EXERCISE INPUT: Begin

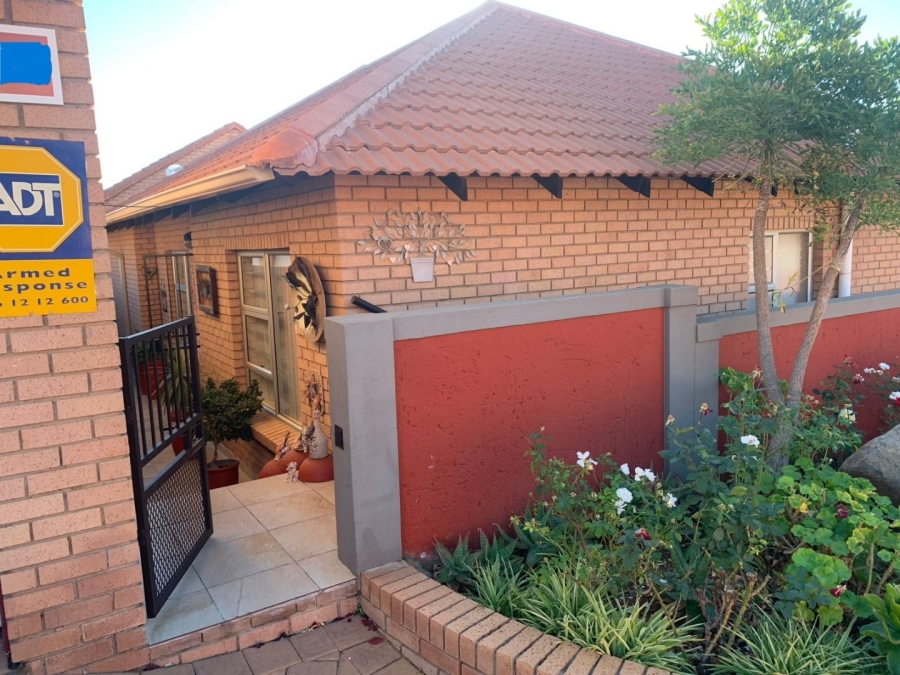 To Let 3 Bedroom Property for Rent in Pentagon Park Free State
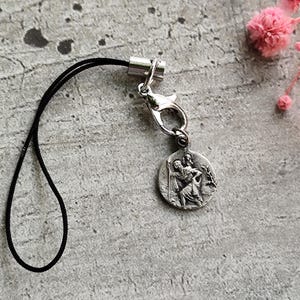 Pulsera para celular con medalla de San Cristóbal para protección del viajero, ¡lleva tu fe contigo a todas partes!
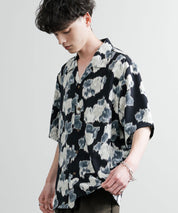 Upscape Audience アップスケープ オーディエンス 日本製 国産 オーバーサイズ 丹後ライトアムンゼン 梨地 カスリライクプリント半袖開襟シャツ AUD6607 14693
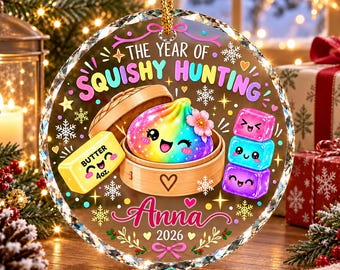 Adorno navideño de cristal "El año de la caza de juguetes blandos" de Olivia 2026, adorno para árbol de Navidad con forma de juguete blando, regalo divertido para amantes de la comida, recuerdo navideño 2026.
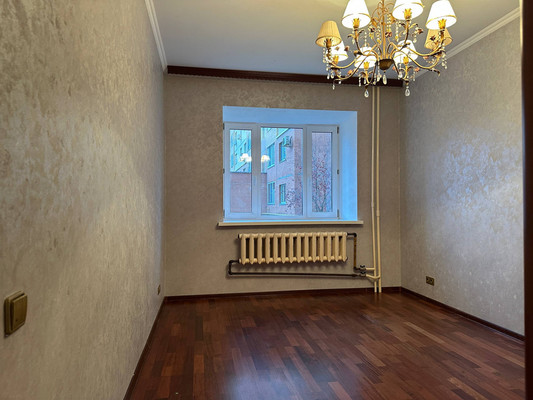 Продам двухкомнатную (2-комн.) квартиру, им Владимира Махалина мкр, 25, Дмитров г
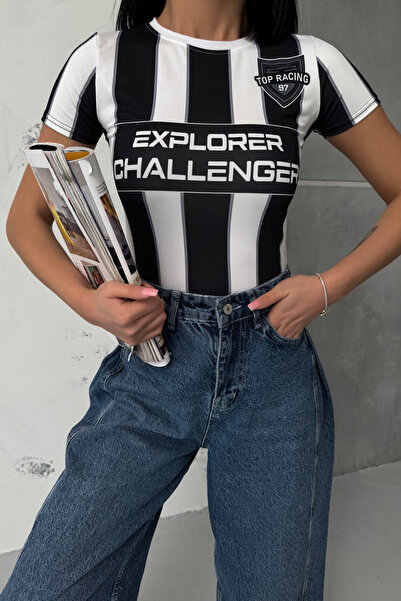 İlayda Toprak Explorer Ψηφιακή Εκτυπωμένη Μαύρο-Λευκή Ριγέ Κοντομάνικη Μπλούζ...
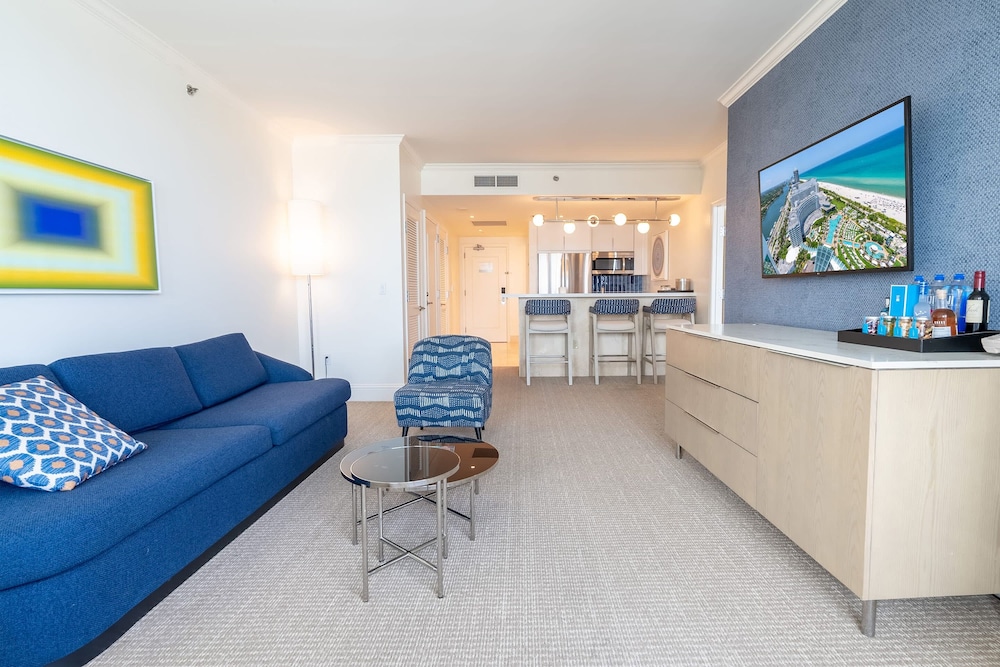 Fontainebleau Miami Beach Private Luxury Suites - photo 229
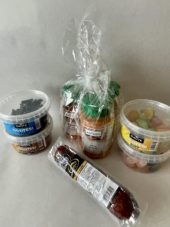 Produktpakke med Grillmix-pakke, 4 godteribokser og Godbit snabb fra Eidsmo kjøtt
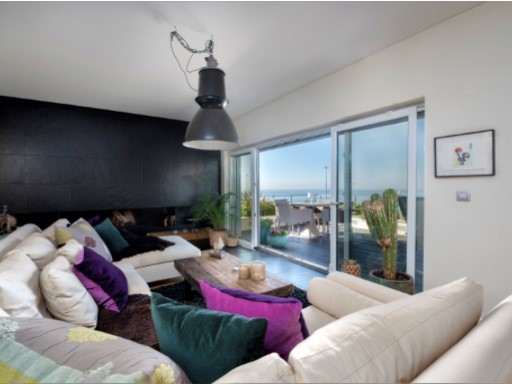 Fabulous sea front apartment with huge top terrace and private pool.%9/43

EXERCISE INPUT: End

» **EXERCISE PROMPT**
Exact copy, pictures excluded: repeat the lines from the top of the material through the line with "Upscape Audience アップスケープ".

» **ANSWER TO THE EXERCISE**
 To Let 3 Bedroom Property for Rent in Pentagon Park Free State
 Pulsera para celular con medalla de San Cristóbal para protección del viajero, ¡lleva tu fe contigo a todas partes!
 Upscape Audience アップスケープ オーディエンス 日本製 国産 オーバーサイズ 丹後ライトアムンゼン 梨地 カスリライクプリント半袖開襟シャツ AUD6607 14693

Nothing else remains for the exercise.